ASSIGNMENT. Reproduce the listing below exactly, from its first line down to and including the line with "common name: mule deer".

------------------------------------------------

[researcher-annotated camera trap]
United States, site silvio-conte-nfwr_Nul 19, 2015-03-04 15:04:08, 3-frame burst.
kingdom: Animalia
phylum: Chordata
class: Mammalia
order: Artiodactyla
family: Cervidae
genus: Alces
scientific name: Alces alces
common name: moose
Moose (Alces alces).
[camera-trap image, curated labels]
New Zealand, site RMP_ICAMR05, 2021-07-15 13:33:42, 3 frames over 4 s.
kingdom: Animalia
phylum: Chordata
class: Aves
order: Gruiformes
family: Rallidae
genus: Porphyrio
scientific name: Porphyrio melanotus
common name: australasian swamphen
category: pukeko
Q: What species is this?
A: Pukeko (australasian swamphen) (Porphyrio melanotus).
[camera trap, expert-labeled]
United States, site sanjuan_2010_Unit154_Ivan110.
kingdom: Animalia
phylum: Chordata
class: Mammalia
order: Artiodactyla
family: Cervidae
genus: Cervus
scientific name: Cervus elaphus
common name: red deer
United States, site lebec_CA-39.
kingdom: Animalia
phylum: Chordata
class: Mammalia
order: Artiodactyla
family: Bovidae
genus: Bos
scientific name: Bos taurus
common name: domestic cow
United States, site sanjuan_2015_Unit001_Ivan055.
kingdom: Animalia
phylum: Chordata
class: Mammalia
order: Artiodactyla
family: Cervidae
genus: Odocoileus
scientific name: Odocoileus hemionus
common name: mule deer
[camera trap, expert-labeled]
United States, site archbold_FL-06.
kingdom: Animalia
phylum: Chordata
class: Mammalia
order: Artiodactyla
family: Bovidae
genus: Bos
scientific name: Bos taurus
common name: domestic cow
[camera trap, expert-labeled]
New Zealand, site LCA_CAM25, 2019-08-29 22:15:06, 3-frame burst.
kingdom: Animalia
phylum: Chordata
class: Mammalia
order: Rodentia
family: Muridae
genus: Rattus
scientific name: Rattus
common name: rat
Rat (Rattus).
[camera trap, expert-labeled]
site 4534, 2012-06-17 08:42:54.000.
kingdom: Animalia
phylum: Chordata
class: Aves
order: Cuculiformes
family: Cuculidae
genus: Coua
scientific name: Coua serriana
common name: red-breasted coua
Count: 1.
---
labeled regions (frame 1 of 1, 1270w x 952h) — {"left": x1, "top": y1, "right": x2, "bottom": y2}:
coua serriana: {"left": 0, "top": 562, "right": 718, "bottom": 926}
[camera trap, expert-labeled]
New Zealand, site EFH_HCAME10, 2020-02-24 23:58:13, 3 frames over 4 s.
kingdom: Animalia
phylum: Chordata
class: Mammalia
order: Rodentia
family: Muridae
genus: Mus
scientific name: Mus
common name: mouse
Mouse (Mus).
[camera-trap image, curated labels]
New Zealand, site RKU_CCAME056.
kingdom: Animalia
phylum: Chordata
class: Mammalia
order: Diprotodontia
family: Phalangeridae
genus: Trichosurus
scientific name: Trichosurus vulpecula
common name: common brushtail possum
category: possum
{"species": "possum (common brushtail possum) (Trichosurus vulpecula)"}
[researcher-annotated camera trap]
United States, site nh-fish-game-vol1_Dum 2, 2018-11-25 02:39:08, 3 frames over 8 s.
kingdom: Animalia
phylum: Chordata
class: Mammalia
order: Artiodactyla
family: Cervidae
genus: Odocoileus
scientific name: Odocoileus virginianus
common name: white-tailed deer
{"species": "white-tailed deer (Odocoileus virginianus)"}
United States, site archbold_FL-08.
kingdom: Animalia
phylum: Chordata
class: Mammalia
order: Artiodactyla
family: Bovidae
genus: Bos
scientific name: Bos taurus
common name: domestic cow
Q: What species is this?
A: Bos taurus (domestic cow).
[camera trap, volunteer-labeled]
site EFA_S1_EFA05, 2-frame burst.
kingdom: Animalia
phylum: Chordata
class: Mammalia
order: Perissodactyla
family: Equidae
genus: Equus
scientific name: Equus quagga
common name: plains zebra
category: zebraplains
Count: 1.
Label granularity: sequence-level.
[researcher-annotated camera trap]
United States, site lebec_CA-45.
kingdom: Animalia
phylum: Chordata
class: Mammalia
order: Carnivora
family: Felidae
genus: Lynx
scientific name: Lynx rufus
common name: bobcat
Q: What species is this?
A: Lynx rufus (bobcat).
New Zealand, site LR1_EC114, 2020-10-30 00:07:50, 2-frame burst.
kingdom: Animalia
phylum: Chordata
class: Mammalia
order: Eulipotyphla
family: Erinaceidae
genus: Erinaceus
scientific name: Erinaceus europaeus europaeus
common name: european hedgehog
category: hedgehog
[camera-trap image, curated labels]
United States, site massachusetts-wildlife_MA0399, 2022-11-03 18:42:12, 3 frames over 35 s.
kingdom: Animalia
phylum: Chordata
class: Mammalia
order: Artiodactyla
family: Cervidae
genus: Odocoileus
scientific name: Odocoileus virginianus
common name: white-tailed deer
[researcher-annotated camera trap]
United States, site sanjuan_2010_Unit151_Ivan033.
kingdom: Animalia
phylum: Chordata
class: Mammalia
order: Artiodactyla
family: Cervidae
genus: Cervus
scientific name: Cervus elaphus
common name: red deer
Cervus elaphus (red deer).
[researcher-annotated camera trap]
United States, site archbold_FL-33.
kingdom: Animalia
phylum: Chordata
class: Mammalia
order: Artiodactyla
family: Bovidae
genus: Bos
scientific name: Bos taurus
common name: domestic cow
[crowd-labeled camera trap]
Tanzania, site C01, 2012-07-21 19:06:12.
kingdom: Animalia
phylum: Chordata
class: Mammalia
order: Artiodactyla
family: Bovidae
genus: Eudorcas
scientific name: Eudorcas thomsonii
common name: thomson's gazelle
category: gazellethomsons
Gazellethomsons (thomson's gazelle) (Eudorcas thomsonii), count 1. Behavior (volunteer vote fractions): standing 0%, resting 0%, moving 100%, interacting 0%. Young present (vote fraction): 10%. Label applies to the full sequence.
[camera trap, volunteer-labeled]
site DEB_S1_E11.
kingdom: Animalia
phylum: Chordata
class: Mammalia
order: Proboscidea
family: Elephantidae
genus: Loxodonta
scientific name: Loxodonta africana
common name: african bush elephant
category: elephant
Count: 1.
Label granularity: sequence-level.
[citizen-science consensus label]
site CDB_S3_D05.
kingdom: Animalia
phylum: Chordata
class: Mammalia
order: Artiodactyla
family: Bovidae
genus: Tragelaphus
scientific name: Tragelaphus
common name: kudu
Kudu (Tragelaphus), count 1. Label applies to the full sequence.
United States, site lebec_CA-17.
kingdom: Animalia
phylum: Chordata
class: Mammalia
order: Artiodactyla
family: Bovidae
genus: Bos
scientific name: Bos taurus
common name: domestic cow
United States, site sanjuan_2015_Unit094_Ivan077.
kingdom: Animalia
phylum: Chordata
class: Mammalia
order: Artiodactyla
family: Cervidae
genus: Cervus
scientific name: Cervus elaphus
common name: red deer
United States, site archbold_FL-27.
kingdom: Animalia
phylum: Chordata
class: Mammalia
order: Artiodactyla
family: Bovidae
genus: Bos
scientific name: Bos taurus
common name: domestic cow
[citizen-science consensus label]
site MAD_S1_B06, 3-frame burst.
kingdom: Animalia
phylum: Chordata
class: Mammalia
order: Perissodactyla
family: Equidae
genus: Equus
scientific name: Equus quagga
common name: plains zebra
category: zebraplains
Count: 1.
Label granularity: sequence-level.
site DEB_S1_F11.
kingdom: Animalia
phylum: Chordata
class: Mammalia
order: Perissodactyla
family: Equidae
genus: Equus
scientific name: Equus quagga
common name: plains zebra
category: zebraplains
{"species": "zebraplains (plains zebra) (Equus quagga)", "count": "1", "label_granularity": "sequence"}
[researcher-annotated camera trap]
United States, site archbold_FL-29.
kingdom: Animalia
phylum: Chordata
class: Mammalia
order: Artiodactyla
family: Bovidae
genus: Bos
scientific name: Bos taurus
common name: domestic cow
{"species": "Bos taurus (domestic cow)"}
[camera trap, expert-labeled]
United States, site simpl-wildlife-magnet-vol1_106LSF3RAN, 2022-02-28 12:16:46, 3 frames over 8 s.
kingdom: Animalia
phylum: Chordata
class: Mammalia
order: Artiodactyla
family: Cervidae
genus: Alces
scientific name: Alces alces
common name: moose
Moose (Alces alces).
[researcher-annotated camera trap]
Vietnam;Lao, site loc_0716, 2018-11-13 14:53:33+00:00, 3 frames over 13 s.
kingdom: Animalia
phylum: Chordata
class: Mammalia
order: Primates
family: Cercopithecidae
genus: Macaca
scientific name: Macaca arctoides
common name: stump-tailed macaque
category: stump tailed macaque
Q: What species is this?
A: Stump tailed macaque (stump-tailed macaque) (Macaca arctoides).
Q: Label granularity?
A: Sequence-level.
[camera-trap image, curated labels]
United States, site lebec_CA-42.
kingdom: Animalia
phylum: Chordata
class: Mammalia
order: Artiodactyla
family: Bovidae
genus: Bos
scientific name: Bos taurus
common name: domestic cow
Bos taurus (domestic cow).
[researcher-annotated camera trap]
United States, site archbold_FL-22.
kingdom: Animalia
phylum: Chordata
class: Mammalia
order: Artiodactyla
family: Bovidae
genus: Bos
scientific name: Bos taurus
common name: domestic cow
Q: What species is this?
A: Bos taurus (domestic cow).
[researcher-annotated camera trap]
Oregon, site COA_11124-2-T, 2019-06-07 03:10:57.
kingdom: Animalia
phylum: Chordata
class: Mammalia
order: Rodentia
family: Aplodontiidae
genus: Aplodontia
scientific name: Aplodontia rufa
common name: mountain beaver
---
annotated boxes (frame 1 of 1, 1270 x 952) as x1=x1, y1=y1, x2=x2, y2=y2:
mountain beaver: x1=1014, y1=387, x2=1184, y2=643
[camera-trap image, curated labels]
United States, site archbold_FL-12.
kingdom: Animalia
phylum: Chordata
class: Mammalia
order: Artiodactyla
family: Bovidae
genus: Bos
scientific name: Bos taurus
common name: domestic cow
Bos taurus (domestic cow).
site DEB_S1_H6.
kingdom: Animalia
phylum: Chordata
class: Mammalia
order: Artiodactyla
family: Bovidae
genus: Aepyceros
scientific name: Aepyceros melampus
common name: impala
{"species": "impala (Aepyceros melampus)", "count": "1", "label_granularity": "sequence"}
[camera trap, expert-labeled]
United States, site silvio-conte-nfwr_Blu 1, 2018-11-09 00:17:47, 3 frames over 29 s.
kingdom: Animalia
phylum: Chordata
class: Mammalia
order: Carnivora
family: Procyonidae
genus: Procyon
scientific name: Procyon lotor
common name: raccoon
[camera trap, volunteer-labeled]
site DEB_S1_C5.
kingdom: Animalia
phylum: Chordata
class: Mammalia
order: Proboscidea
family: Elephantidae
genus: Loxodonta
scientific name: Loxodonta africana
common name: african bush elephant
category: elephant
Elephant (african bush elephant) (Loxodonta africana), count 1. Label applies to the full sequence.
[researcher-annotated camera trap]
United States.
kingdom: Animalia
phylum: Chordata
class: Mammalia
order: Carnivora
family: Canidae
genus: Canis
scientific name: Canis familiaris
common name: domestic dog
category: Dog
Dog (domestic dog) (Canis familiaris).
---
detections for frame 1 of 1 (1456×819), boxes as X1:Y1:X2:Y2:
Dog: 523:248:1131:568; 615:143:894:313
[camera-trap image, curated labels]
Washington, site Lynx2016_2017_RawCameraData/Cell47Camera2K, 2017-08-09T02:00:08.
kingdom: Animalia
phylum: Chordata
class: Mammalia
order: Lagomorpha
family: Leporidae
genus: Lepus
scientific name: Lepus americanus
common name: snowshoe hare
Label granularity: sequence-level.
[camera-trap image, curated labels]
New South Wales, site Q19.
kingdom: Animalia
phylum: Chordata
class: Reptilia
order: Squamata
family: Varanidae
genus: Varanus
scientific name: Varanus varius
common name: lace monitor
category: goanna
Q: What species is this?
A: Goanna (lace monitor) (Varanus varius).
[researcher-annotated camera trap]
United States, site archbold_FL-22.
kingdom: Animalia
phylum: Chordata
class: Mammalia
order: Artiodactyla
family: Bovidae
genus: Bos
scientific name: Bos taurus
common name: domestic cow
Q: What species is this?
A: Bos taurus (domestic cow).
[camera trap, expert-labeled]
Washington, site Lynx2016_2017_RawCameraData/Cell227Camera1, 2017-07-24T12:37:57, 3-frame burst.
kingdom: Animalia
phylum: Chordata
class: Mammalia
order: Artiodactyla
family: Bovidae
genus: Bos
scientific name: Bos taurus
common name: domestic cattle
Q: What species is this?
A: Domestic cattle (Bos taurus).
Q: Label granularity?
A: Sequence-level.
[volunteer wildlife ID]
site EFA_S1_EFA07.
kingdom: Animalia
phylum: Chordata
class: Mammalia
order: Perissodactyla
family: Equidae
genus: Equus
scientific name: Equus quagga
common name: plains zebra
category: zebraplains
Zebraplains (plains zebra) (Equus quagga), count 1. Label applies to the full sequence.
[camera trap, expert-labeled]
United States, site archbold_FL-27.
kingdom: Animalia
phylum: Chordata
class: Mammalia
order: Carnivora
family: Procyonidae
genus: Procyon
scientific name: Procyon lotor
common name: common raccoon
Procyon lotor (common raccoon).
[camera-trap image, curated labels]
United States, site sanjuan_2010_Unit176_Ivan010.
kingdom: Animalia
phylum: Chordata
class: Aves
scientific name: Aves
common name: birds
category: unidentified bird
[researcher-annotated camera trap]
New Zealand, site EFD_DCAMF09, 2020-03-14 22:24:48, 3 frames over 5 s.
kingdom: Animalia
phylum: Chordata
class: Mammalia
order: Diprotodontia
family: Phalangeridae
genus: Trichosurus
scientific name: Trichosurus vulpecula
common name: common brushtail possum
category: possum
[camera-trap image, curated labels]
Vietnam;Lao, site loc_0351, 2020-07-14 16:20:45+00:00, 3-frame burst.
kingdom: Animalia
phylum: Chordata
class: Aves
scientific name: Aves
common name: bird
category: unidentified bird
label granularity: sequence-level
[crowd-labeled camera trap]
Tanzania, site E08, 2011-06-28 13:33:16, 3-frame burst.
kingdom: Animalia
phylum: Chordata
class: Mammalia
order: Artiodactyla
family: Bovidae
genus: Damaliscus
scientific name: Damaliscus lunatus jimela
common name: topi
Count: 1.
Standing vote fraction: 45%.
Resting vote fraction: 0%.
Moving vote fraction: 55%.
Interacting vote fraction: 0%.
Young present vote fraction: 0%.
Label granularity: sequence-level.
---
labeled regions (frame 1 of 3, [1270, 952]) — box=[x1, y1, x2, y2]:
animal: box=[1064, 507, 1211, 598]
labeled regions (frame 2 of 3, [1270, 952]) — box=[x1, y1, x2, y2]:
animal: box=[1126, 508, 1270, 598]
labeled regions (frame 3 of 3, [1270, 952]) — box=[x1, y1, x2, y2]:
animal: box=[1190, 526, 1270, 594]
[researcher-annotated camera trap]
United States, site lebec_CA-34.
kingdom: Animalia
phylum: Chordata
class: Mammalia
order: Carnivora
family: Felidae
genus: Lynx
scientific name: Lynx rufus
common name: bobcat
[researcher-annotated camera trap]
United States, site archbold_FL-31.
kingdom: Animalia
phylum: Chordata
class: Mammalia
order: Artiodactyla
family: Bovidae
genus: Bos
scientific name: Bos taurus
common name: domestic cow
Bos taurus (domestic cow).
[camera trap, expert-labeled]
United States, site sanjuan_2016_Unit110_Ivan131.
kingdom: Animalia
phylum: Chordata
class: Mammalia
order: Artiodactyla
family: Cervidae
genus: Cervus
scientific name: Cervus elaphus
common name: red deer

------------------------------------------------

ANSWER FOR THIS EXERCISE.
[researcher-annotated camera trap]
United States, site silvio-conte-nfwr_Nul 19, 2015-03-04 15:04:08, 3-frame burst.
kingdom: Animalia
phylum: Chordata
class: Mammalia
order: Artiodactyla
family: Cervidae
genus: Alces
scientific name: Alces alces
common name: moose
Moose (Alces alces).
[camera-trap image, curated labels]
New Zealand, site RMP_ICAMR05, 2021-07-15 13:33:42, 3 frames over 4 s.
kingdom: Animalia
phylum: Chordata
class: Aves
order: Gruiformes
family: Rallidae
genus: Porphyrio
scientific name: Porphyrio melanotus
common name: australasian swamphen
category: pukeko
Q: What species is this?
A: Pukeko (australasian swamphen) (Porphyrio melanotus).
[camera trap, expert-labeled]
United States, site sanjuan_2010_Unit154_Ivan110.
kingdom: Animalia
phylum: Chordata
class: Mammalia
order: Artiodactyla
family: Cervidae
genus: Cervus
scientific name: Cervus elaphus
common name: red deer
United States, site lebec_CA-39.
kingdom: Animalia
phylum: Chordata
class: Mammalia
order: Artiodactyla
family: Bovidae
genus: Bos
scientific name: Bos taurus
common name: domestic cow
United States, site sanjuan_2015_Unit001_Ivan055.
kingdom: Animalia
phylum: Chordata
class: Mammalia
order: Artiodactyla
family: Cervidae
genus: Odocoileus
scientific name: Odocoileus hemionus
common name: mule deer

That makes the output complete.